**DATA IN THIS EXERCISE**
□ □ □ □
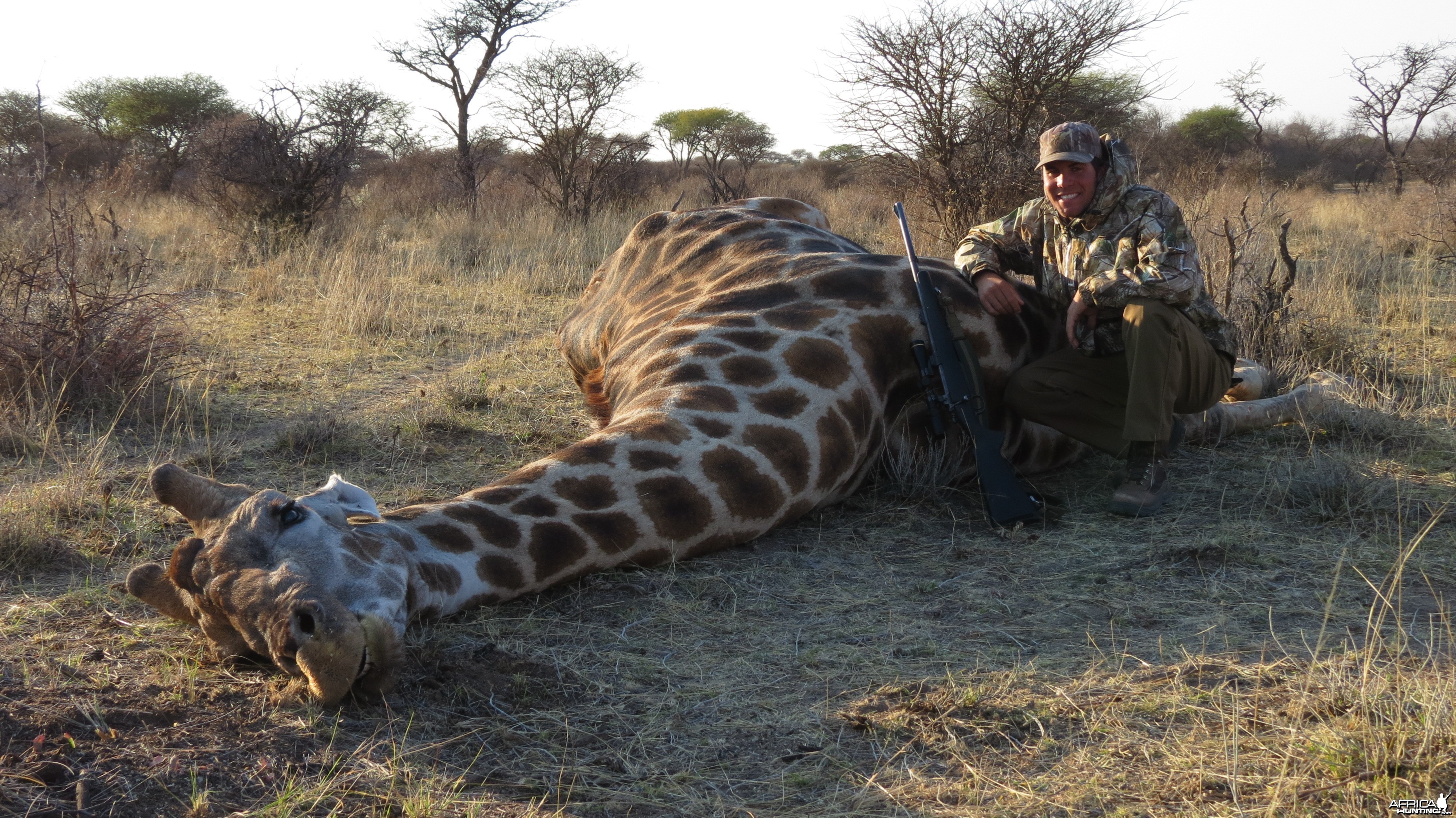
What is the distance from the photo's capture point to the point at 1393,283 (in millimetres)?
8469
□ □ □ □
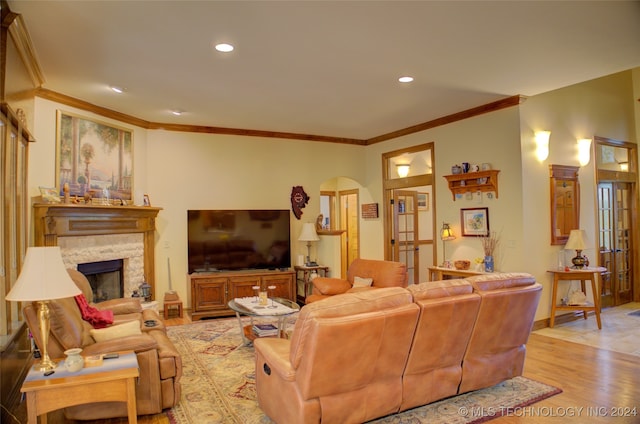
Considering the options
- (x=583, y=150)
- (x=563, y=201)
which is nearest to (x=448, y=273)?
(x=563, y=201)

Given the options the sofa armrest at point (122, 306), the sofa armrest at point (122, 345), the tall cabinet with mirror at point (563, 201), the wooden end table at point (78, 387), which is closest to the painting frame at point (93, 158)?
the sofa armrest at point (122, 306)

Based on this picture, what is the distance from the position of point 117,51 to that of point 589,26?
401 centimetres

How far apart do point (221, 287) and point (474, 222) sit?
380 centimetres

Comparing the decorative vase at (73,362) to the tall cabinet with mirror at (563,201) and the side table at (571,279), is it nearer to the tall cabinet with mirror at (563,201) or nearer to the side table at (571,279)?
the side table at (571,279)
□ □ □ □
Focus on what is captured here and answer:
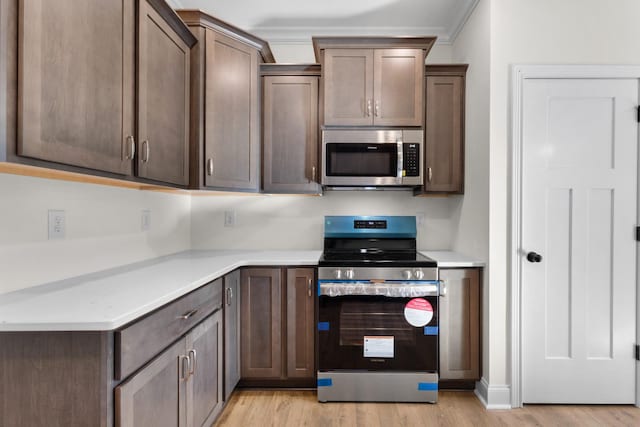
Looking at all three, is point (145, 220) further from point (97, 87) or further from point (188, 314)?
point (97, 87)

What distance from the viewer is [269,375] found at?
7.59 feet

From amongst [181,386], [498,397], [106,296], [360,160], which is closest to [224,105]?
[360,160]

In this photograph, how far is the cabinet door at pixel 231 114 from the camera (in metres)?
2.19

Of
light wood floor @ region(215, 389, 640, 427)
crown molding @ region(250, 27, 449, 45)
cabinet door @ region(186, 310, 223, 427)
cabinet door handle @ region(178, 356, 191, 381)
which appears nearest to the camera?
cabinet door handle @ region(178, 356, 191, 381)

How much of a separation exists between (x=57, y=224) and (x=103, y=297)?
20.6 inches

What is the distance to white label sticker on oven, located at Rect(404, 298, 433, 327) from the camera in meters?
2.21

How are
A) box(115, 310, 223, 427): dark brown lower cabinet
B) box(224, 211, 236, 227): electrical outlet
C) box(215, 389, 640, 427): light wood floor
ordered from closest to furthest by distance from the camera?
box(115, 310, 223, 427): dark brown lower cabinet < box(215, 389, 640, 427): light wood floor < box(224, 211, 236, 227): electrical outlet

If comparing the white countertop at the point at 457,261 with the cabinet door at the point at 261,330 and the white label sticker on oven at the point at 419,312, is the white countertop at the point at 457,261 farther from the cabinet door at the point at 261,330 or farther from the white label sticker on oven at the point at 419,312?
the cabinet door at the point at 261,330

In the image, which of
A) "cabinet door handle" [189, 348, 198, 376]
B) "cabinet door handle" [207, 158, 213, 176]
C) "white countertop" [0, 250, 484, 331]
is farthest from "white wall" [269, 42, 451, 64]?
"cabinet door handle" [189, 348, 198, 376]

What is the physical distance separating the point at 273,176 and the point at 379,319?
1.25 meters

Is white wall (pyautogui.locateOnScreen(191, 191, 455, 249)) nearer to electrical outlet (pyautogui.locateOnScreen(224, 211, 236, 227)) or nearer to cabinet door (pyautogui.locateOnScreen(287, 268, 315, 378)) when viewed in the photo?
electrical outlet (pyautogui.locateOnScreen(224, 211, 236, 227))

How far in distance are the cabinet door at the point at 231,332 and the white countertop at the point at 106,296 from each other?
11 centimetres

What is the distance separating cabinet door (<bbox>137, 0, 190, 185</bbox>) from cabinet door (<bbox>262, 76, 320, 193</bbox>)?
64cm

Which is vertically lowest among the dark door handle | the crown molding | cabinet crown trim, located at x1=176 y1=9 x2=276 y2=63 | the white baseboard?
□ □ □ □
**DIRECTIONS FOR THIS TASK**
Pull together every line above that contains the word "oven", copying each one in full.

**WRITTEN ANSWER**
What is the distance to white label sticker on oven, located at Rect(404, 298, 433, 327) from the camera in meters?
If comparing the white countertop at the point at 457,261 with the cabinet door at the point at 261,330 and the white label sticker on oven at the point at 419,312, is the white countertop at the point at 457,261 farther from the cabinet door at the point at 261,330 or farther from the white label sticker on oven at the point at 419,312?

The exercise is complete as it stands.